Open elray1 opened 10 months ago
A proposed goal would be to allow users to write code like this:
ggplot() +
geom_stepahead_prediction(
mapping = aes(x = target_date),
data = model_output_tbl,
interval_levels = c(0.5, 0.8)
)
ggplot() +
geom_stepahead_prediction(
mapping = aes(x = target_date, group = model_id),
data = model_output_tbl,
interval_levels = c(0.5, 0.8)
)
ggplot() +
geom_stepahead_prediction(
mapping = aes(x = target_date, group = c(model_id, reference_date)),
data = model_output_tbl,
interval_levels = c(0.5, 0.8)
)
ggplot() +
geom_stepahead_prediction(
mapping = aes(x = target_date),
data = model_output_tbl,
interval_levels = c(0.5, 0.8)
) +
facet_wrap(~ model_id)
We should also support things like color, fill, etc. It may be helpful to do this by doing some setup and then calling ggdist::geom_lineribbon
, or else it might be best just to manually add a geom_line
and some geom_ribbon
s.
It may also be that rather than geom_stepahead_prediction
, we instead need to write stat_stepahead_prediction
which does conversions as necessary (in a way that's specific to the output_type
) of a model_output_tbl
into the thing that's naturally plotted by geom_...

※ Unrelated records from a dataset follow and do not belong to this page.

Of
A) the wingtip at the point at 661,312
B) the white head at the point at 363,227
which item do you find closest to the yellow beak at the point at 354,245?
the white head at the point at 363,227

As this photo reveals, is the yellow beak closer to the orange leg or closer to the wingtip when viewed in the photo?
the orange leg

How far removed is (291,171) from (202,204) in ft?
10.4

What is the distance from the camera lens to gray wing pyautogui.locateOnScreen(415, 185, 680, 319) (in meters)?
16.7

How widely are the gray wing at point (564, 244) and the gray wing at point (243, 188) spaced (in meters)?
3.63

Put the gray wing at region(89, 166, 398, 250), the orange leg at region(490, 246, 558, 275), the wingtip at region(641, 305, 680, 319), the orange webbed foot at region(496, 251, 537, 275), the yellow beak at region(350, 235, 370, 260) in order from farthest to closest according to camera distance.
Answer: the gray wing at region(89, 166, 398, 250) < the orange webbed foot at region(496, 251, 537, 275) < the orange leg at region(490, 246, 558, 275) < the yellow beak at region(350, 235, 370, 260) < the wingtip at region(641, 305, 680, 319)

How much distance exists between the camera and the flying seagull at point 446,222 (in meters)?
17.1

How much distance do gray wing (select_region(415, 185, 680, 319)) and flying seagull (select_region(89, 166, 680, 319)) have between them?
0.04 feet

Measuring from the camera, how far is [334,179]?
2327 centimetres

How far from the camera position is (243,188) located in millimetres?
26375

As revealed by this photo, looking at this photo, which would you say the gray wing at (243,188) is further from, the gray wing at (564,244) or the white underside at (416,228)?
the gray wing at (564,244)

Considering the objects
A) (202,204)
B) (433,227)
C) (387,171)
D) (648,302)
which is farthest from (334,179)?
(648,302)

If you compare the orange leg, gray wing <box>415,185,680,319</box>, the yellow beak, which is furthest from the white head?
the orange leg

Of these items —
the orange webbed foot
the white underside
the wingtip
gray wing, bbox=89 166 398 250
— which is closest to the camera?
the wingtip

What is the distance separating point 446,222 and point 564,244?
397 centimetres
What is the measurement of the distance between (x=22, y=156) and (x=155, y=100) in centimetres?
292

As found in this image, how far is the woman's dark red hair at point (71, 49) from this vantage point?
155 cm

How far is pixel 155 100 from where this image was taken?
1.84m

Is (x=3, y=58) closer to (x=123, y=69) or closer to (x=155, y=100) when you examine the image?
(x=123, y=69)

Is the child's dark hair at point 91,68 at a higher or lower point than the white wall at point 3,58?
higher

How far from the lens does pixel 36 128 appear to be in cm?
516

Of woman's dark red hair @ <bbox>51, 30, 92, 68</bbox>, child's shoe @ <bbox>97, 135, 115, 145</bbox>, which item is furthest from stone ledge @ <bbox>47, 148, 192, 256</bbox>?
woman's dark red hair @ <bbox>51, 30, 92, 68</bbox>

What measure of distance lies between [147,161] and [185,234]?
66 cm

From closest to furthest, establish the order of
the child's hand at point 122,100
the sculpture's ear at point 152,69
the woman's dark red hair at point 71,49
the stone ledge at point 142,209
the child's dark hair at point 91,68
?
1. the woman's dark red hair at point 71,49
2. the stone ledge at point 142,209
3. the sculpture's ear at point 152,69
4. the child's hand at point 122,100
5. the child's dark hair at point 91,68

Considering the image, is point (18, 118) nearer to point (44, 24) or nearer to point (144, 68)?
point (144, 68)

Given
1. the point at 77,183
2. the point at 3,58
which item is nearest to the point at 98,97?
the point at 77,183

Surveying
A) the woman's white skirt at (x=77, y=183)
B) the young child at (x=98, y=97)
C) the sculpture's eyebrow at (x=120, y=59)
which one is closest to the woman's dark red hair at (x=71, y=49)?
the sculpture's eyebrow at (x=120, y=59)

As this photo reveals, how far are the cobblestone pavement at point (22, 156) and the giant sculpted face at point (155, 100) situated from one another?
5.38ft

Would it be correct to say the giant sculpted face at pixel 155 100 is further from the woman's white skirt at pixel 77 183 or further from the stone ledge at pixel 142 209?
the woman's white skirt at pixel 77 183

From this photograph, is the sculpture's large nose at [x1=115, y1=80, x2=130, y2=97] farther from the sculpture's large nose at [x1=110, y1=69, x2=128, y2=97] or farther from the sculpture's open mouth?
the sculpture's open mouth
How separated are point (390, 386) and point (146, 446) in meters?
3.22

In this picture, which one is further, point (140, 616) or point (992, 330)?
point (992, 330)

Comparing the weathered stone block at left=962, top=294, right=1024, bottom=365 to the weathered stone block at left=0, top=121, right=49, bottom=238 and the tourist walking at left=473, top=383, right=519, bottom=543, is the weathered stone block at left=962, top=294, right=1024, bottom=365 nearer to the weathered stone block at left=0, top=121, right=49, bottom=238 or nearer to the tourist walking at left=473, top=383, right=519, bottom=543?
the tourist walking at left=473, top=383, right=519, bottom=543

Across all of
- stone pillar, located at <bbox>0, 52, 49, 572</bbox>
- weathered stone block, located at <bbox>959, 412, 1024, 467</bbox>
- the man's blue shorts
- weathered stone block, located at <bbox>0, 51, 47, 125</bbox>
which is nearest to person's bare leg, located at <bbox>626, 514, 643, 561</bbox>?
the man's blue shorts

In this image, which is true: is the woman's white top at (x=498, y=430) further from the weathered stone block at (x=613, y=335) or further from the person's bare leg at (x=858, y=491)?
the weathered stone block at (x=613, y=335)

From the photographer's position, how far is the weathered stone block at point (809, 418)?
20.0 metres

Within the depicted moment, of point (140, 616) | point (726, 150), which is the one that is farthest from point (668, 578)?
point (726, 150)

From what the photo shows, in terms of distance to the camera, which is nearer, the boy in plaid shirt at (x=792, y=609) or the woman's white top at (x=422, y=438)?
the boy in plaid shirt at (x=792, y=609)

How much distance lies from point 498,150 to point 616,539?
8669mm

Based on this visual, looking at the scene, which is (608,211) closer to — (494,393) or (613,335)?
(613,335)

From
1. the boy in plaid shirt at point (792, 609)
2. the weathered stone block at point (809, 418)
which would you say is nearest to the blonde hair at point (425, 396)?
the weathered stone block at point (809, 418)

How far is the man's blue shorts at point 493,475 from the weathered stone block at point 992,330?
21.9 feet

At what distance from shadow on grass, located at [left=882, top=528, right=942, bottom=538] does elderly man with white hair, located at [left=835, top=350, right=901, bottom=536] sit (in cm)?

(I'm not really sure how this works).
I like the idea and would welcome the opportunity to dig deeper into low level ggplot programming
A few scattered thoughts (from someone without much low level ggplot experience)...
geom_lineribbon
from ggdist
seemed at first like an appealing solution to build a wrapper around, but I came away from my investigation with 2 main concerns:
1) A design premise for geom_lineribbon
seems to be that a sufficient set of basic visual ingredients for plotting a series of distributions (predictive or otherwise) along a time axis are a point element and an interval element. I kind of like this idea but also felt like it was something that should be discussed before any one person devoted much time into building the wrapper.
2) Assuming that the "point + interval" ingredient list is the right approach, the issue then arises of how much to use ggdist
's facilities from obtaining such elements. The basic tool for geom_lineribbon
seems to be the point_interval
family of functions in ggdist
. If you dig into these, you start to get the sense that they operate in pretty ad hoc ways by wrapping base R functions and, more importantly, are really oriented toward samples from distributions rather than functionals of distributions (mean, median, support, etc) which for me is the motivating principle of the output_type_id
column. I think the point_interval
functions also serve as S3 methods for objects from the packages distributional
and posterior
, but writing code around that felt like even more of a buy-in to a package eco-system that I don't have any experience with.
See also some brief discussion about the possibility of using forecast::geom_forecast
here.
r.e. Aaron's point 1 just above, it does seem to me that it would be nice if we could make plots of step ahead forecasts that only had point predictions (no intervals, e.g. if plots with intervals are too crowded or probabilistic forecasts were not collected), or plots of intervals only (e.g. if someone wants to avoid calling attention to the point predictions).
:wave: Hi from the developer of {distributional}
and forecast::geom_forecast()
.
We've also been working on various ways to visualise forecasts at @acefa-hubs. I'm happy to help with discussion, design, or development if it would be useful for you!
The idea is that this would make it easier to build up a plot layer by layer, allowing for easier customization by users who are familiar with ggplot, rather than calling a function that "does it all".
It might be possible to base these on functionality in the ggdist package here.